I appreciated the recent opinion piece on Richmond Hill Park [“An Exceptional Treasure: Richmond Hill Park Is No Place for an Armory,” June 20]. I share the concern of the writer—that the ecological, cultural and educational value of this exceptional property far outweighs the supposition that the plan for a National Guard armory development at Richmond Hill has reached the point of no return, and the issue therefore mustn’t be revisited.
The city has already sustained embarrassment, environmental cleanup costs and other financial burdens because of this project. Most residents and homeowners who live in the Richmond Hill neighborhood do not want to see this military storage facility built there. Neither do thousands of other Asheville citizens. And at the end of the day, it seems that half [the members] of the Asheville City Council do not think it’s a good idea, either.
Unfortunately, it seems that many city officials would be satisfied with seeing the environmental damage controls for this project fine-tuned, while pronouncing “OK, lesson learned,” and leaving it at that. To the contrary, I’m certain that there are reasonable channels yet to be fielded by city officials for creating the means for having the plan halted.

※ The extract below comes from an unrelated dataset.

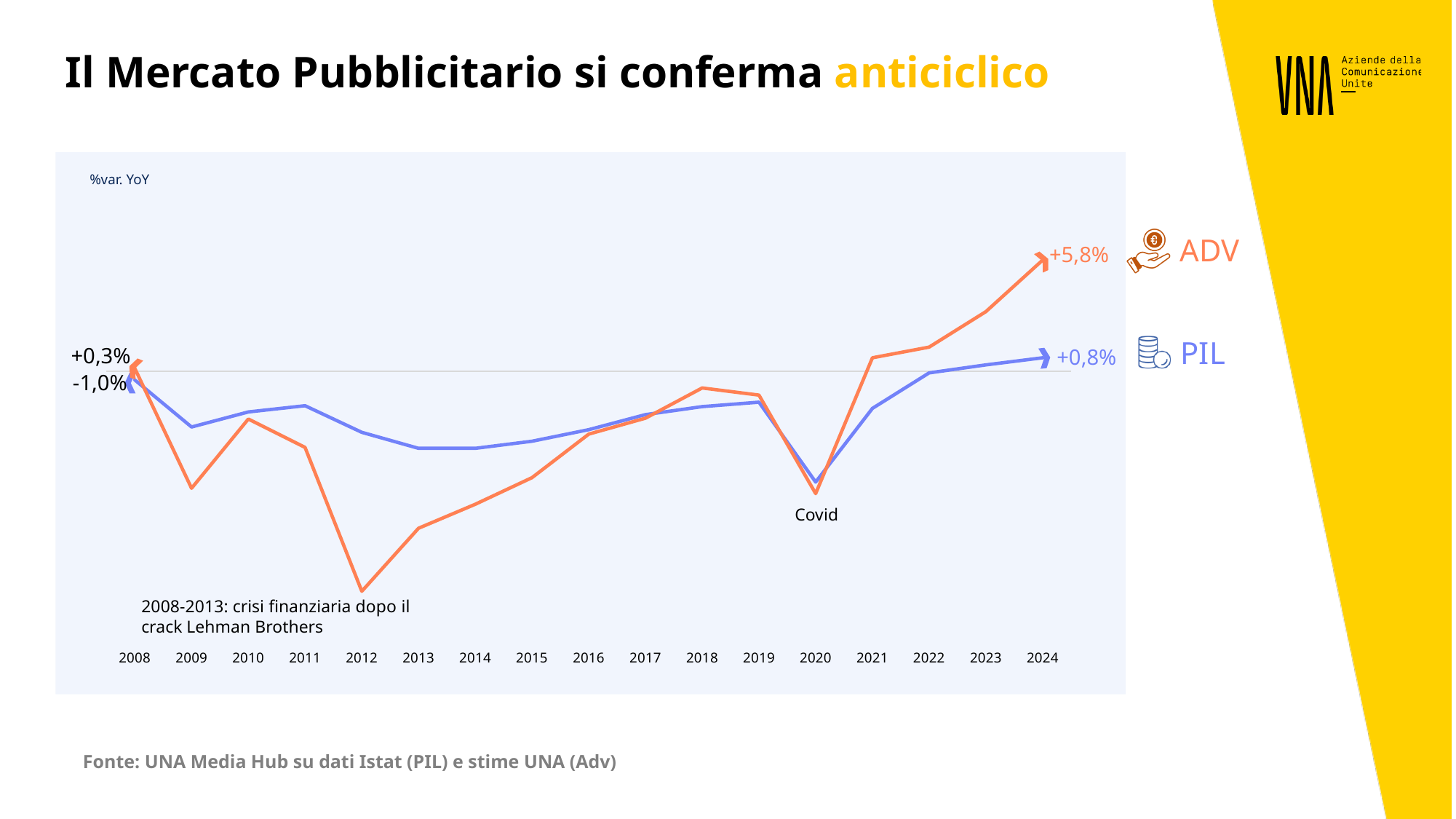
What is the value for PIL in 2008? -1,0% How many series are plotted on the chart? 2 In which year does the PIL line reach its lowest point? 2020 Does the ADV line rise or fall from 2020 to 2024? Rise How many years are shown on the x axis? 17 What is the value for ADV in 2008? +0,3% By how many percentage points does ADV exceed PIL in 2024? 5,0 percentage points What kind of chart is shown on the slide? Line chart In which year does the ADV line reach its lowest point? 2012 In 2024, which series has the higher value, ADV or PIL? ADV What is the value for PIL in 2024? +0,8% What is the value for ADV in 2024? +5,8%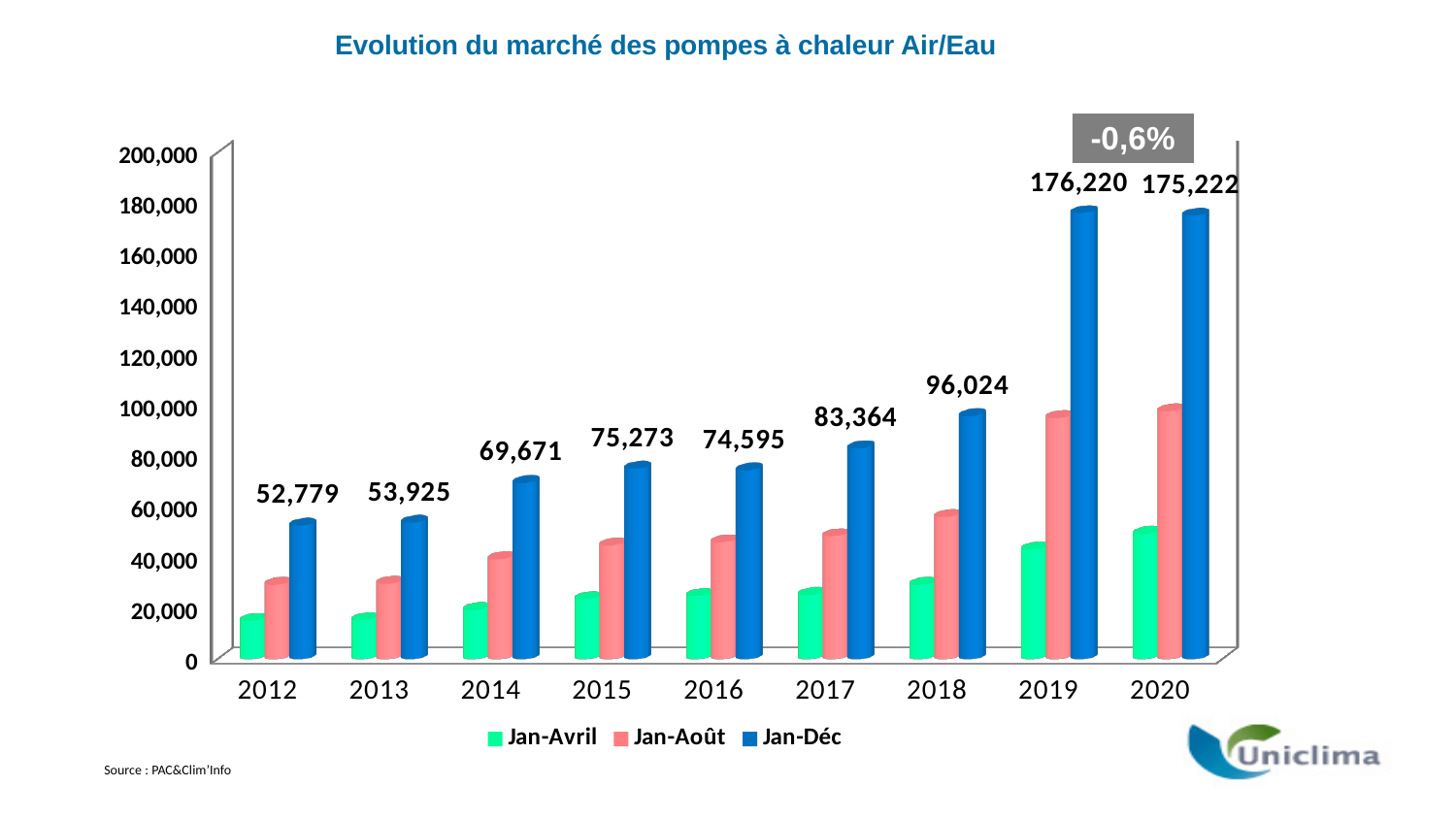
Which year has the lowest Jan-Déc value? 2012 What is the Jan-Déc value for 2019? 176,220 What kind of chart is shown on the slide? Bar chart Which is larger, the Jan-Déc value for 2015 or for 2016? 2015 What is the difference between the Jan-Déc values for 2019 and 2020? 998 Is the Jan-Avril value for 2020 greater or less than 40,000? greater What is the Jan-Déc value for 2014? 69,671 What is the difference between the Jan-Déc values for 2018 and 2017? 12,660 Which year has the highest Jan-Déc value? 2019 How many years are shown on the x axis? 9 How many series does the legend list? 3 What is the Jan-Déc value for 2018? 96,024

While there are contractual elements in the original equation that have yet to be fully understood—much less interpreted through the lens of the plan’s belatedly realized, negligent violations—this armory can, in fact, be constructed elsewhere under the same authority who in 2003 requested permission on very rickety, shortsighted terms to acquire the property and construct it at Richmond Hill.
Perhaps a key ingredient to this problem’s solution is an extra mile of innovative political will on the part of city leaders. I encourage those leaders to consider the inconvenience behind working more proactively for the real solution to this problem, instead of just reviewing and relaying the fine print of negligence that led to it in the first place.